A Picture of the Energy Landscape of Deep Neural Networks
- Author(s): Chaudhari, Pratik Anil
- Advisor(s): Soatto, Stefano
- et al.
This thesis characterizes the training process of deep neural networks. We are driven by two apparent paradoxes. First, optimizing a non-convex function such as the loss function of a deep network should be extremely hard, yet rudimentary algorithms like stochastic gradient descent are phenomenally successful at this. Second, over-parametrized models are expected to perform poorly on new data, yet large deep networks with millions of parameters achieve spectacular generalization performance.

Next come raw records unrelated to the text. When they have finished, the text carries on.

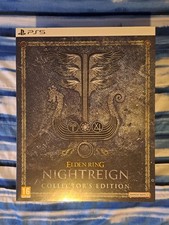 Elden Ring Nightreign Collector's Edition Playstation 5 PS5 PAL EU Sealed Nuovo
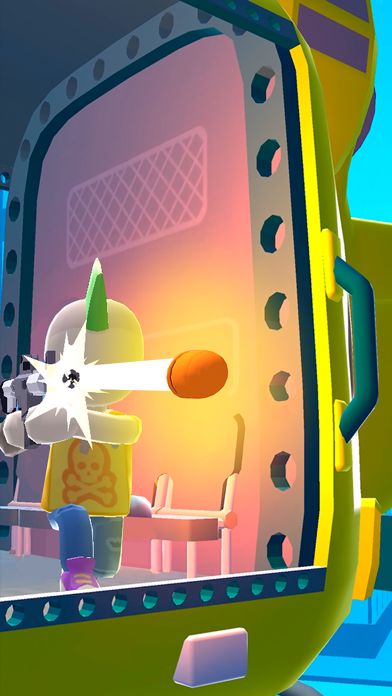 Hellcopter (地狱直升机)游戏截图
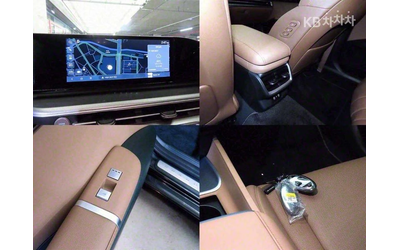 Hyundai Grandeur 3.5 V6 AWD ЛИЗИНГ БЕЗ ПЪРВОНАЧАЛНА ВНОСКА - автомобили, коли, обяви за нови и употребявани 15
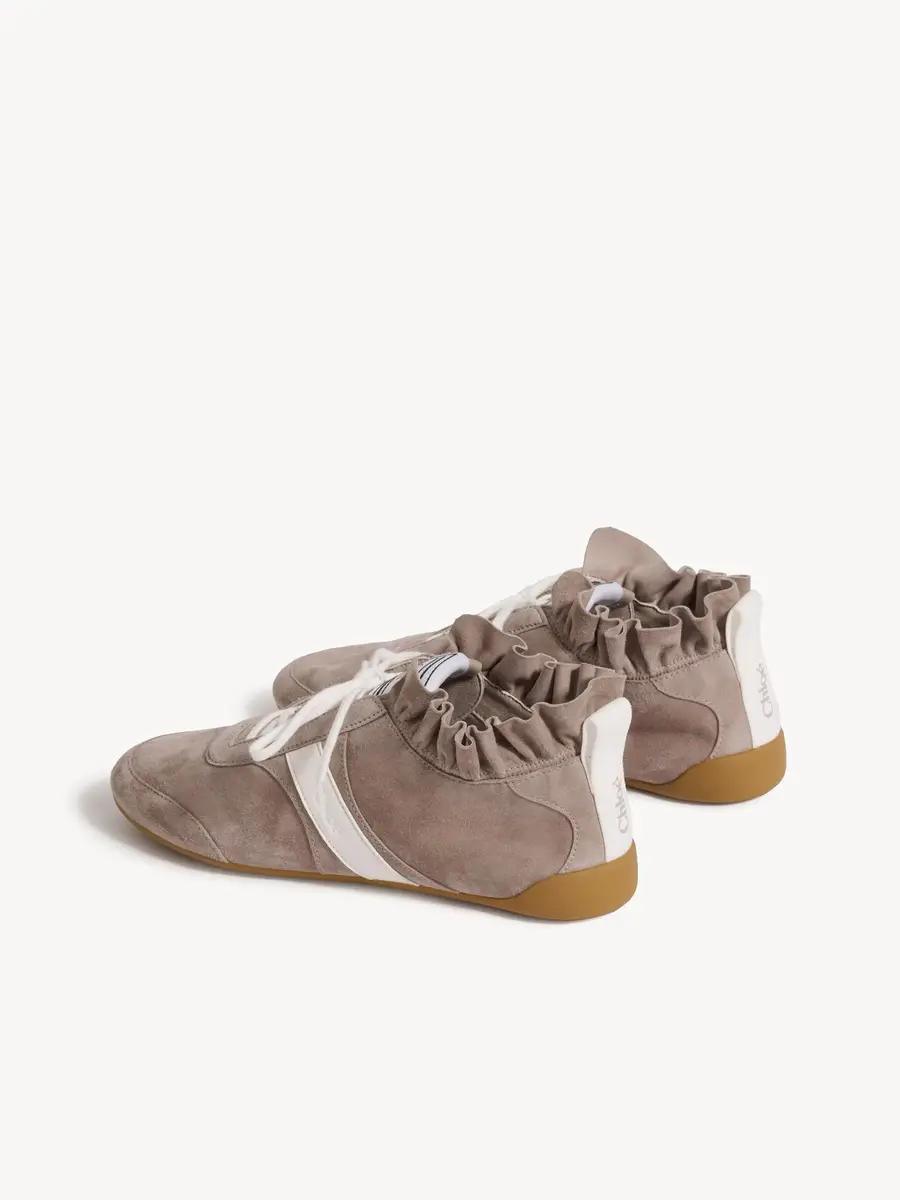 Chloé Chloé Kick sneaker | Thumbnail 7 Chloé Chloé Kick sneaker | Thumbnail 7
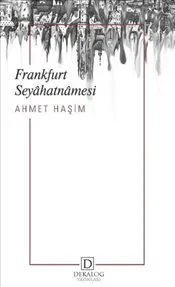 Frankfurt Seyahatnamesi kapağı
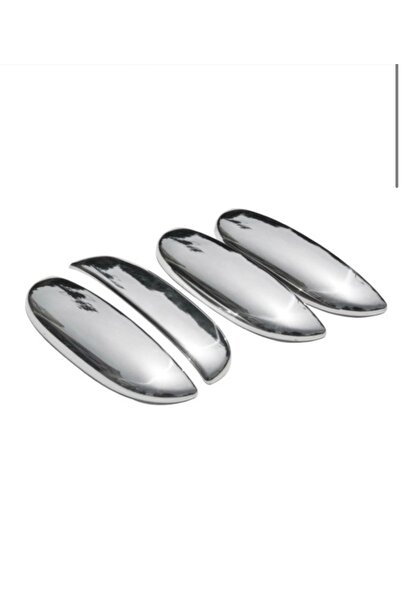 MİKOLİNE OTOMOTİV Fiat Albea Krom Kapı Kolu 2002-2012 Uyumlu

We build upon tools from two main areas to make progress on these questions: statistical physics and a continuous-time point-of-view of optimization. The former has been popular in the study of machine learning in the past and has been rejuvenated in recent years due to the strong correlation of empirical properties of modern deep networks with existing, older analytical results. The latter, i.e., modeling stochastic first-order algorithms as continuous-time stochastic processes, gives access to powerful tools from the theory of partial differential equations, optimal transportation and non-equilibrium thermodynamics.
The confluence of these ideas leads to fundamental theoretical insights that explain observed phenomena in deep learning as well as the development of state-of-the-art algorithms for training deep networks.